Rockne Krebs' laser room is a sharper affair: intense beams of red, green and blue light slice through the darkness, rebounding from concealed mirrors to form an intricate lattice that almost abolishes any sense of bodily space. Indeed, one of the general effects of the "A. and T." show is to shift the focus from art as object to art as environmental sensation. The visitor is always being encompassed --by gas lighting or lasers or, in the case of Tony Smith's piece, by several thousand cardboard tetrahedrons and octahedrons supplied by the Container Corp. of America. Taped together, they form an immense, gloomy brown cave pierced by Wagnerian shafts of dim yellow light. With its emphasis on internal space and disregard of volume, it is his best sculpture in recent years.

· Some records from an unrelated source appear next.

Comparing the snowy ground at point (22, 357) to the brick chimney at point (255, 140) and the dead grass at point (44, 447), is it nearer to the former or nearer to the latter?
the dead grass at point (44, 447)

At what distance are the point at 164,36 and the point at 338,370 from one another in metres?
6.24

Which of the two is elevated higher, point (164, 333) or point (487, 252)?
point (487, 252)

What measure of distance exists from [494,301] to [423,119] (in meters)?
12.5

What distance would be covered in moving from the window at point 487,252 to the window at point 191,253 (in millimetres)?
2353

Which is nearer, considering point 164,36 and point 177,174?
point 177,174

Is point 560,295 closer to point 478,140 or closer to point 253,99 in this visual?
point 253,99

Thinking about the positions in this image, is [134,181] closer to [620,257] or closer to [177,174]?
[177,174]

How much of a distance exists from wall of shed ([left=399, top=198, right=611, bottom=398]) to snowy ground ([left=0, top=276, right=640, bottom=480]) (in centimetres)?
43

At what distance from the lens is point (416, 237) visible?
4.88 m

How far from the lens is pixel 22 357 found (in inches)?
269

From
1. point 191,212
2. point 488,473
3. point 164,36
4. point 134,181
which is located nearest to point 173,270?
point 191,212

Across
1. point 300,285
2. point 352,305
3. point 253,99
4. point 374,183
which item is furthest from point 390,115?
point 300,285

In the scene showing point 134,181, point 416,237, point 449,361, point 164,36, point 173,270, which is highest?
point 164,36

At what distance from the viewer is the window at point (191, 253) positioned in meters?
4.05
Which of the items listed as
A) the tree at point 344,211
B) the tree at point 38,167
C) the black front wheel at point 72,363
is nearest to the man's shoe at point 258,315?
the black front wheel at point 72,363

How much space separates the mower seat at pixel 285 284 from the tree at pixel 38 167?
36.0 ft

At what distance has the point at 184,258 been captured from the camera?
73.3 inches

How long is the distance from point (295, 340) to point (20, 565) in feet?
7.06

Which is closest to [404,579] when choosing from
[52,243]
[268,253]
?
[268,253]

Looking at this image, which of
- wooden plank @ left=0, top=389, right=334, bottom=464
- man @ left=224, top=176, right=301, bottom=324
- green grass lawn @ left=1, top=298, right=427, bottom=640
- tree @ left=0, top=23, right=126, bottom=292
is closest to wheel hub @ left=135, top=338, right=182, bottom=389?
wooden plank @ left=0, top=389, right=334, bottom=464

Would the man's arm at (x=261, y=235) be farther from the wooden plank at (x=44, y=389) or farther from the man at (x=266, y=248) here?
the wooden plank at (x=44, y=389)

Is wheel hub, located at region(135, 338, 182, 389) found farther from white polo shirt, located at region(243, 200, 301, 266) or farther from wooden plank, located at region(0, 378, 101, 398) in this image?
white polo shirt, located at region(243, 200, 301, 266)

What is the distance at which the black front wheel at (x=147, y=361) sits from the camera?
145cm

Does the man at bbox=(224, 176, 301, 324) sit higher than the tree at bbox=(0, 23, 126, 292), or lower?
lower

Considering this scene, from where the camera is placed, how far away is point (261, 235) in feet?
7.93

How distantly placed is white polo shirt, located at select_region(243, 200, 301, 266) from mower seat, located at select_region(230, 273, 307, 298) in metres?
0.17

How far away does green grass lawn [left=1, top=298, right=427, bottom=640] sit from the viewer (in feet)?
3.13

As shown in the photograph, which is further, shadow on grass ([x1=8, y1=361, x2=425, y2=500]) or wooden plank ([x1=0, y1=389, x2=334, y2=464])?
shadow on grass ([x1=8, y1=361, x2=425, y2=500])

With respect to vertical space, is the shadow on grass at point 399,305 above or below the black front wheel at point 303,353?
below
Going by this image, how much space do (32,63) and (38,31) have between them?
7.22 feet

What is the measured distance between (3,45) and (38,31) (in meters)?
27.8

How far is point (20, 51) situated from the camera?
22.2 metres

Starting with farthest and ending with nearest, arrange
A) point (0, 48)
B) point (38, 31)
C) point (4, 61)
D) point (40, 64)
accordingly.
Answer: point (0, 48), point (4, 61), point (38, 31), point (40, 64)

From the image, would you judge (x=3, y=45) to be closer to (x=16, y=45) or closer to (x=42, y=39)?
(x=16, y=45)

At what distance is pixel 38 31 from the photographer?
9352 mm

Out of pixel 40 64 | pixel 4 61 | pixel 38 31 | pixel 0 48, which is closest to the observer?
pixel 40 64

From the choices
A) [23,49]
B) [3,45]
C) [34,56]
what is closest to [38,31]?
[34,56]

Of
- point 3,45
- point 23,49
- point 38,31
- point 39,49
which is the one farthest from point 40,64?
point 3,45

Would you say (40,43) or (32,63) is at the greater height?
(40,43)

Electronic Mud. One of the most popular exhibits is Robert Rauschenberg's Mud Muse. It is a tank filled with sloppy, coffee-colored drillers' mud supplied from one of Teledyne's offshore oil rigs. Pipes in the floor of the tank emit air bubbles, which plop to the surface at random with a kind of lazy flatulence. The pipes in turn are controlled by an elaborate electronics system, which converts signals from taped music and random noise in the room into a pattern of air release. "I think," says Rauschenberg, "you immediately get involved with Mud Muse on a really physical, basic, sensual level as opposed to its illustrating an interesting idea, because the level of the piece, on the grounds of an idea, is pretty low. It was to exhibit the fact that technology is not for learning lessons but is to be experienced." R.B. Kitaj offered the perverse idea of employing the facilities of Lockheed to produce a historical meditation on the 19th century Industrial Revolution, the aim being to examine the first era in which "a modernist presence has taken shape." Kitaj's room is a bizarre assemblage of model lighthouses, smokestacks, machined bas-reliefs of railway trucks, photographs of "The Father of Aviation" together with "The Mother and Daughter of Aviation." There is even a 6-ft. diorama of a mine tunnel with a mouth that is inscribed with uplifting Victorian mottoes:

THRIFT, DUTY, SELF HELP and so on. Kitaj ended up as a dissenter from the whole concept. His experience at Lockheed, he reported, proved "a confirmation of the utter boredom I always feel when art and science try to meet--the feeling of very slender accomplishment in those forms of art which pretend to operate scientifically."

The Catalyst. It is an honestly stated dilemma, for art is not science and cannot mimic its processes. But one aim of "Art and Technology" was to show that a feedback can occur, and that its very unpredictability can be stimulating. In this, the show is a revelation. And when it closes, it will have left behind one of the key documents in recent American art: the catalogue compiled by Maurice Tuchman in which all the ambitions, negotiations, blocks and frustrations involved in this immense project are set down, without fear or favor. "Art and Technology's" real importance is as a catalyst of a possible future. No Jerusalem has been founded among the white hygienic mills of Southern California, but the practical experience of "Art and Technology" may very well point the way to future, and much-easier collaborations.